Goal -
Each record is to be transcribed exactly.

Records for this exercise -
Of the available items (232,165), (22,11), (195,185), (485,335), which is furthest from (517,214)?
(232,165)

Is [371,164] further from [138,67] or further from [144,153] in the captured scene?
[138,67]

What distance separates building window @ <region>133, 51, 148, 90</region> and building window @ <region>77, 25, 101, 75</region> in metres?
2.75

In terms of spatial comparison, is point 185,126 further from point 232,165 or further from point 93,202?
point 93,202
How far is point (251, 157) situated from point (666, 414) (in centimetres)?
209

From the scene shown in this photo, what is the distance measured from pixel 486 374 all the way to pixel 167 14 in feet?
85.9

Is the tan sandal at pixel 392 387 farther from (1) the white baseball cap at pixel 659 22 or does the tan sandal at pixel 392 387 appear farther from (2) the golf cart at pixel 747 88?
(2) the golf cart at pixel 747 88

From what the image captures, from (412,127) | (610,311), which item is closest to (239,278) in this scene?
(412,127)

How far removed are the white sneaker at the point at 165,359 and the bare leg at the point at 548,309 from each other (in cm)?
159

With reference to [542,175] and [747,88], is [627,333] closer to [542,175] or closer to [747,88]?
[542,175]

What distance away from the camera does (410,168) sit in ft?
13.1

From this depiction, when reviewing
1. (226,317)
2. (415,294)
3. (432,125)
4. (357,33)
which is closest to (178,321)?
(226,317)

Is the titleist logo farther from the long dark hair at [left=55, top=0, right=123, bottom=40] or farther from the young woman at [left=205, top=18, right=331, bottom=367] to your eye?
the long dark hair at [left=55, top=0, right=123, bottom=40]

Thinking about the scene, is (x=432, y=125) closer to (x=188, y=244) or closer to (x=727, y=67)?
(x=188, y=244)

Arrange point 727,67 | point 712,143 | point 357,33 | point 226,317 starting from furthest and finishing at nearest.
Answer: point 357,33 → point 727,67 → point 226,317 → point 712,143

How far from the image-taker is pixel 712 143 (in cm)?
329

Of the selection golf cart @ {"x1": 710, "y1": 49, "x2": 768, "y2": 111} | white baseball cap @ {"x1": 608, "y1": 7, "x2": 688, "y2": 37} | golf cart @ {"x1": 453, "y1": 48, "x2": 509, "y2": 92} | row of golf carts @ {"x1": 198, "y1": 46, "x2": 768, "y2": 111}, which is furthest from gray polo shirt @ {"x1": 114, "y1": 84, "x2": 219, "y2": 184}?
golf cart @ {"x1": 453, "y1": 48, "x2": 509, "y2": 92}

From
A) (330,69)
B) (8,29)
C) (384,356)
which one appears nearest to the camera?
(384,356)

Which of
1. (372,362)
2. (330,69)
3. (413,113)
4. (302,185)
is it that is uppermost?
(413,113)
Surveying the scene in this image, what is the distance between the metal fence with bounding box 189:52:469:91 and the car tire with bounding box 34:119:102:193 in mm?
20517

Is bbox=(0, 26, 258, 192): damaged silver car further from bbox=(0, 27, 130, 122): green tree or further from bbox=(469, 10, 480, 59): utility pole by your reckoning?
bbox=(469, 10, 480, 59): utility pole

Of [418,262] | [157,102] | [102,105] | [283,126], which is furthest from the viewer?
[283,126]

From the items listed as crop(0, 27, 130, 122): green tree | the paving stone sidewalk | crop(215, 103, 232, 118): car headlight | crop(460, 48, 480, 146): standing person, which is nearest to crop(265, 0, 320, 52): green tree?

Complete response -
Of the available items (232,165), (22,11), (195,185), (485,335), which is furthest from (517,214)?
(232,165)

Is [371,164] further from [138,67] or further from [144,153] in the captured scene?
[138,67]

What distance separates building window @ <region>133, 51, 148, 90</region> and building window @ <region>77, 25, 101, 75</region> in metres?
2.75

In terms of spatial comparison, is point 185,126 further from point 232,165 or further from point 93,202?
point 93,202
How far is point (251, 157) situated from point (666, 414) (in centimetres)?
209

From the scene shown in this photo, what is the distance measured from pixel 486 374 all the way to pixel 167 14 in feet?
85.9

Is the tan sandal at pixel 392 387 farther from (1) the white baseball cap at pixel 659 22 or does the tan sandal at pixel 392 387 appear farther from (2) the golf cart at pixel 747 88?
(2) the golf cart at pixel 747 88

From what the image captures, from (412,127) | (610,311), which item is closest to (239,278) in this scene?
(412,127)

How far removed are the white sneaker at the point at 165,359 and the bare leg at the point at 548,309 from each other (in cm)?
159

With reference to [542,175] and [747,88], is [627,333] closer to [542,175] or closer to [747,88]?
[542,175]

What distance away from the camera does (410,168) sit in ft?
13.1

From this depiction, when reviewing
1. (226,317)
2. (415,294)
3. (432,125)
4. (357,33)
which is closest to (178,321)?
(226,317)

Is the titleist logo farther from the long dark hair at [left=55, top=0, right=123, bottom=40] or farther from the young woman at [left=205, top=18, right=331, bottom=367] to your eye?
the long dark hair at [left=55, top=0, right=123, bottom=40]

Thinking about the scene, is (x=432, y=125) closer to (x=188, y=244) or closer to (x=727, y=67)?
(x=188, y=244)

Arrange point 727,67 | point 712,143 | point 357,33 | point 226,317 starting from furthest and finishing at nearest.
Answer: point 357,33 → point 727,67 → point 226,317 → point 712,143

How far from the image-taker is pixel 712 143 (in cm)?
329

Of the selection golf cart @ {"x1": 710, "y1": 49, "x2": 768, "y2": 111} | white baseball cap @ {"x1": 608, "y1": 7, "x2": 688, "y2": 37} | golf cart @ {"x1": 453, "y1": 48, "x2": 509, "y2": 92} | row of golf carts @ {"x1": 198, "y1": 46, "x2": 768, "y2": 111}, which is furthest from gray polo shirt @ {"x1": 114, "y1": 84, "x2": 219, "y2": 184}?
golf cart @ {"x1": 453, "y1": 48, "x2": 509, "y2": 92}

From
A) (330,69)
B) (8,29)
C) (384,356)
which one appears nearest to the camera?
(384,356)

Which of
1. (372,362)
2. (330,69)
3. (413,113)
4. (302,185)
is it that is uppermost?
(413,113)
Surveying the scene in this image, what is the distance between the metal fence with bounding box 189:52:469:91 and the car tire with bounding box 34:119:102:193 in mm?
20517

Is bbox=(0, 26, 258, 192): damaged silver car further from bbox=(0, 27, 130, 122): green tree or further from bbox=(469, 10, 480, 59): utility pole by your reckoning?
bbox=(469, 10, 480, 59): utility pole

Of [418,262] | [157,102] | [102,105] | [283,126], which is furthest from the viewer?
[283,126]

From the items listed as crop(0, 27, 130, 122): green tree | the paving stone sidewalk | crop(215, 103, 232, 118): car headlight | crop(460, 48, 480, 146): standing person, which is nearest to crop(265, 0, 320, 52): green tree?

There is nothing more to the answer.